News Brief

Design Like You Give a Damn

edited by Architecture for Humanity. Metropolis Books, New York, New York, 2006. Paperback, 336 pages, $35.00.

In 1999, Cameron Sinclair and his mentor Charles Lauster felt called to respond to the conflict in Kosovo, which resulted in the damage or destruction of more than half of the housing stock in the region. Their response took the form of a design competition for emergency housing that operated from a laptop computer in the corner of Sinclair’s office cubicle; it has since grown into a major nonprofit organization, Architecture for Humanity, that connects architects and their designs with relief agencies around the world. In

Design Like You Give a Damn, the organization’s first book, Sinclair and others lay out the history of the group amid the larger history of affordable and disaster relief housing, and provide 80 case studies to illustrate the history of such initiatives.
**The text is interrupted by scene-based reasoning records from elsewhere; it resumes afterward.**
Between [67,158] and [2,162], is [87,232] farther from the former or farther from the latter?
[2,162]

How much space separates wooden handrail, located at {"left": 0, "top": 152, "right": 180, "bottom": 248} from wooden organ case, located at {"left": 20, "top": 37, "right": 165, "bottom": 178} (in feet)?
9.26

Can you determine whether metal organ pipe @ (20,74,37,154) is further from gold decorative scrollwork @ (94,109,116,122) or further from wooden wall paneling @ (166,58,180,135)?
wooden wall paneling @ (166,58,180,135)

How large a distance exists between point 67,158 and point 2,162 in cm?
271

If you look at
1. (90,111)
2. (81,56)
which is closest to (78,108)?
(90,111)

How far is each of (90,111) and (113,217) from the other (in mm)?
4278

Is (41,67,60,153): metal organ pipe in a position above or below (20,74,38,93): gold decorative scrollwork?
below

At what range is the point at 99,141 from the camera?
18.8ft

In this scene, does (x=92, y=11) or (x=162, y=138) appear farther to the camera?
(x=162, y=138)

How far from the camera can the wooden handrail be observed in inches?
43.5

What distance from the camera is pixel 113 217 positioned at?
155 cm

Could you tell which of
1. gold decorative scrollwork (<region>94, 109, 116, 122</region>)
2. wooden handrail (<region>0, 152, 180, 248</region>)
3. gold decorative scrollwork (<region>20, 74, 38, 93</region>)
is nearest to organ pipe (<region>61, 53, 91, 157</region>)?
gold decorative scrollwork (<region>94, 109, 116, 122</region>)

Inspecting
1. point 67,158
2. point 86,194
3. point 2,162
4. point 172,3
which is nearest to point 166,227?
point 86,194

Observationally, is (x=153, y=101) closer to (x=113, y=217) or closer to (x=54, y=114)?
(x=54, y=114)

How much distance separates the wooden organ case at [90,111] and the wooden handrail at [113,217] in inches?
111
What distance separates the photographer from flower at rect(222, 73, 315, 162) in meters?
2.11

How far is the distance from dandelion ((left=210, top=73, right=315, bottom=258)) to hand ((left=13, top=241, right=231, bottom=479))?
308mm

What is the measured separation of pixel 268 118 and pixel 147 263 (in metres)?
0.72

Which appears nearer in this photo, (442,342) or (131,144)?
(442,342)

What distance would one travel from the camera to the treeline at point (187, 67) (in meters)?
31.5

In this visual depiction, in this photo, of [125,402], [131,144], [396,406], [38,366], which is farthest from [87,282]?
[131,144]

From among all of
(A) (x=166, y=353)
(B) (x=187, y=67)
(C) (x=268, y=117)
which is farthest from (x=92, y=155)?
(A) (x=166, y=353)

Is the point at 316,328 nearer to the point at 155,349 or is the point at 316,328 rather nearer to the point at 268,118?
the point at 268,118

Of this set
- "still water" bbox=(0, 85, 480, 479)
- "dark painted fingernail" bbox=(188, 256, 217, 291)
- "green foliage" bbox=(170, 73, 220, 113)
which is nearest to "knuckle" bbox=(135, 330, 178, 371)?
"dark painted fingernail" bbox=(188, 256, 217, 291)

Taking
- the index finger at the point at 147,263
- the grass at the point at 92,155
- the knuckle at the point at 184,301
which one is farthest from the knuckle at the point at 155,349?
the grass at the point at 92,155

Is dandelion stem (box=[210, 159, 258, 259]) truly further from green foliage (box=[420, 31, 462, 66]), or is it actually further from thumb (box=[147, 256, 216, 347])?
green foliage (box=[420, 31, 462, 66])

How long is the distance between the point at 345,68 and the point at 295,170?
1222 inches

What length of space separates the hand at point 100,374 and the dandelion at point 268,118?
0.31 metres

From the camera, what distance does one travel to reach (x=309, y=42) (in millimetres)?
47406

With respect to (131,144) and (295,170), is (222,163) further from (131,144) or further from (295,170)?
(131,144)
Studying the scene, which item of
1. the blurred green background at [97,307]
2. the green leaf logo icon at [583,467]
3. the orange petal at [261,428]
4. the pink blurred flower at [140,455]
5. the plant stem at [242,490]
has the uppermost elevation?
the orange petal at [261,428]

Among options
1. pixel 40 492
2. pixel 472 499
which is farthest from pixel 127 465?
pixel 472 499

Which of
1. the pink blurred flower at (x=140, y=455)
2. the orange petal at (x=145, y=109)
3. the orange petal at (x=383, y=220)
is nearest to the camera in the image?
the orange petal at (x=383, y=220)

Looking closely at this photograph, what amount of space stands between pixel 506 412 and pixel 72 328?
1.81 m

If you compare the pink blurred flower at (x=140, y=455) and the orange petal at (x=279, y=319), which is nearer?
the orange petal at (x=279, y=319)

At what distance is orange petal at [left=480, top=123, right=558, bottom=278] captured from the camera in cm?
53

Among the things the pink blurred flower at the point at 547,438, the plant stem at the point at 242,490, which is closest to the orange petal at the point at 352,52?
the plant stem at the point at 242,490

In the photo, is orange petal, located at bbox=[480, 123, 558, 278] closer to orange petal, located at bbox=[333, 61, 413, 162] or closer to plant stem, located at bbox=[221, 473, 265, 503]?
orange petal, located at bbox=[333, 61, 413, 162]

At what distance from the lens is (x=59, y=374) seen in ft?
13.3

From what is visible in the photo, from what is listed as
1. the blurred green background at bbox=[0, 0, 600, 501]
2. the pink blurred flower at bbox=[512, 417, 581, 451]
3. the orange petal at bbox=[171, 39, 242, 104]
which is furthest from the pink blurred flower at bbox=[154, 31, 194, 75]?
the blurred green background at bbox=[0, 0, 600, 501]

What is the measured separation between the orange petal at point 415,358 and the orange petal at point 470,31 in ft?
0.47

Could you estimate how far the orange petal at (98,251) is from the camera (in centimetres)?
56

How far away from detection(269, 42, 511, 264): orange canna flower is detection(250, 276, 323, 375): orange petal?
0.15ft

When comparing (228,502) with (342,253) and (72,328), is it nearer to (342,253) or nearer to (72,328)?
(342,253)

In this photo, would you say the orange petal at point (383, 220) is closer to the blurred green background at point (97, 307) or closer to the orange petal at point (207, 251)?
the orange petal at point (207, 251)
Architecture for Humanity emphasizes “open source” design, asking architects to share their designs and make them adaptable without asking them to relinquish control over them. The book focuses mainly on case studies in that spirit, looking at the successes and failures of many designs in a balanced manner. The editors celebrate innovation even as they keep the reader’s feet firmly on the ground; good designs for emergency shelters, for example, must be lightweight enough to make shipping economical and should ideally make use of materials readily available after a disaster. Interviews with several designers offer a deeper look into the design process and further emphasize the need for design to work with the practical realities of relief work.

Although professing no special interest in green or sustainable design, the book discusses many projects that have low environmental impact and are designed for passive survivability (see

EBN

Vol. 15, No. 5). Furthermore, the focus of the book and the organization—on providing for basic human needs through humanitarian design—reinforces many of the lessons of sustainable building, including those of integrated design. In order to provide effective emergency shelter, or to fully embrace the possibilities of green building, all of the members of a project team must work together from the beginning.

All in all, this record of Architecture for Humanity’s history offers a well-balanced look at the organization’s efforts. Despite the design and implementation challenges of emergency and transitional housing, the breadth of creativity showcased in the book’s case studies offers hopeful new approaches to a form of shelter increasingly in demand.